Could you give back the rows from the line with "Which one of" through the end of the rows, with "wooden shelf" replaced by "wooden ledge" and nothing else changed? Leave the pictures out.

> **Exercise materials**:
^^^^

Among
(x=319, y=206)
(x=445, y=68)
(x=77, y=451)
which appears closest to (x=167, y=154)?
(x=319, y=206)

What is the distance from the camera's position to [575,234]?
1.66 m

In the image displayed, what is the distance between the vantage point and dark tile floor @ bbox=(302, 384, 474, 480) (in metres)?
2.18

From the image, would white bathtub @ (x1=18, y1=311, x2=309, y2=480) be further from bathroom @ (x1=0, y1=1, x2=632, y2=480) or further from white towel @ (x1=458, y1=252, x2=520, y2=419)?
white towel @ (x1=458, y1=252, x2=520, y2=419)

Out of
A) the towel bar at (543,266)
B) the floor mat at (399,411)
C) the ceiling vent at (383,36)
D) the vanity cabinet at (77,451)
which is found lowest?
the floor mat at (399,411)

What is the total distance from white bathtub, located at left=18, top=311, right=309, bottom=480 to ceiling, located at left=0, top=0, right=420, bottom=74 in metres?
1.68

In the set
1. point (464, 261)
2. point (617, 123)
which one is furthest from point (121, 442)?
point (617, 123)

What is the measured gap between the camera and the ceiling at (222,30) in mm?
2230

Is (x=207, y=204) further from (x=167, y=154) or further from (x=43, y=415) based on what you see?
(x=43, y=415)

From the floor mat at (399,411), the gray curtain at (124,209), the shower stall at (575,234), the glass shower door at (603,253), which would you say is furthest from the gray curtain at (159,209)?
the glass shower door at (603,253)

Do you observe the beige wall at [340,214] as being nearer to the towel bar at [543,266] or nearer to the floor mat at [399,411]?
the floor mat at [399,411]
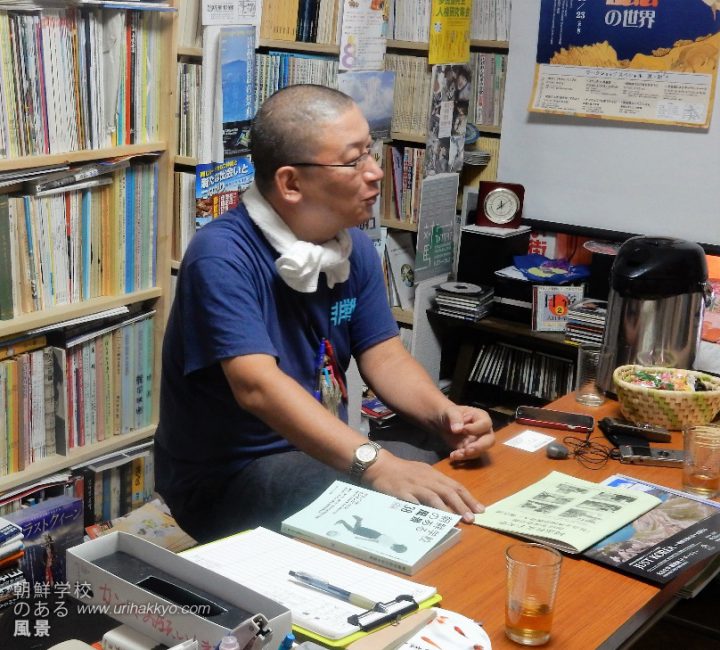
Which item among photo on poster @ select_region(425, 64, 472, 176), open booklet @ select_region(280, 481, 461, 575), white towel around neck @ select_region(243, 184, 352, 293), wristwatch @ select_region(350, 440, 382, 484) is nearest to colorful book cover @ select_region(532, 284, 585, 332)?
photo on poster @ select_region(425, 64, 472, 176)

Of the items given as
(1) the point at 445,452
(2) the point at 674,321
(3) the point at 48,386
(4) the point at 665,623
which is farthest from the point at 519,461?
(3) the point at 48,386

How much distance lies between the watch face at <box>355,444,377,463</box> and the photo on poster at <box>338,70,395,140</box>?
5.83ft

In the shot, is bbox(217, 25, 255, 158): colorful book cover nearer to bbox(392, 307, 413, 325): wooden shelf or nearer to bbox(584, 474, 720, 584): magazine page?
bbox(392, 307, 413, 325): wooden shelf

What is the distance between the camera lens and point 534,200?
150 inches

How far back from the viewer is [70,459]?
2.81 metres

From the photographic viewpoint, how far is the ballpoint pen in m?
1.33

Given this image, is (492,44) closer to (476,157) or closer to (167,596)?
(476,157)

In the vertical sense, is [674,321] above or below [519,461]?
above

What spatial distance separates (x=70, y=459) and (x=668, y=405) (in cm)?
166

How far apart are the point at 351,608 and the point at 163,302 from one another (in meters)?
1.85

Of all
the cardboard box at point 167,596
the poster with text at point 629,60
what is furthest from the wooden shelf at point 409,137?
the cardboard box at point 167,596

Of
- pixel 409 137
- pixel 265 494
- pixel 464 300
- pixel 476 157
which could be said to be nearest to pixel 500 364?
pixel 464 300

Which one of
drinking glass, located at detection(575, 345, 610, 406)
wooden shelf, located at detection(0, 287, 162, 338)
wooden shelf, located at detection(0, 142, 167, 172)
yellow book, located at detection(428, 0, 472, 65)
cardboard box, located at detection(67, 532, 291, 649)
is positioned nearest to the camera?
cardboard box, located at detection(67, 532, 291, 649)

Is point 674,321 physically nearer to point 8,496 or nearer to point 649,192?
point 649,192
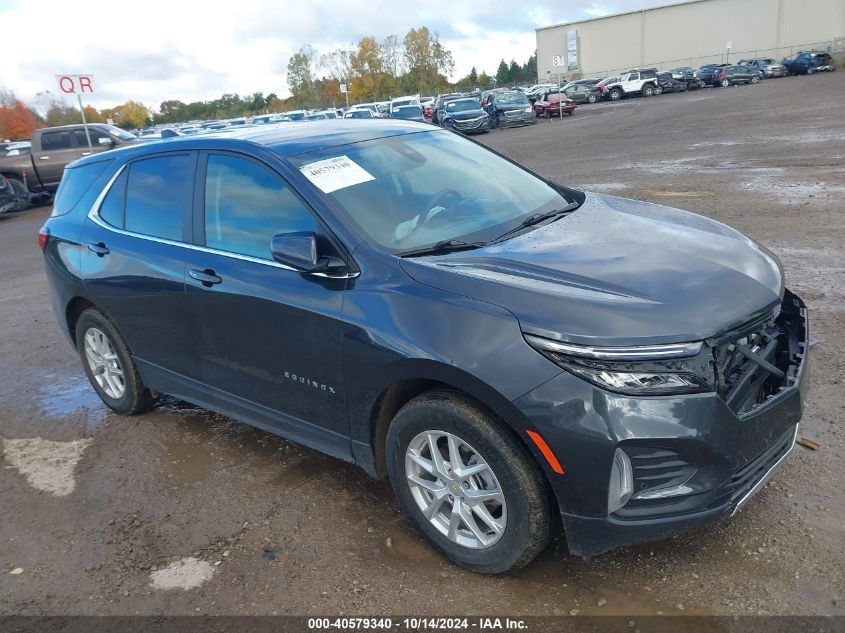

^^^^

> **Completed task**:
Which one of
drinking glass, located at detection(575, 345, 610, 406)
wooden ledge, located at detection(0, 287, 162, 338)
wooden ledge, located at detection(0, 142, 167, 172)
yellow book, located at detection(428, 0, 472, 65)
cardboard box, located at detection(67, 532, 291, 649)
is positioned nearest to the camera?
cardboard box, located at detection(67, 532, 291, 649)

Is point 674,321 physically nearer to point 8,496 or nearer to point 649,192?
point 649,192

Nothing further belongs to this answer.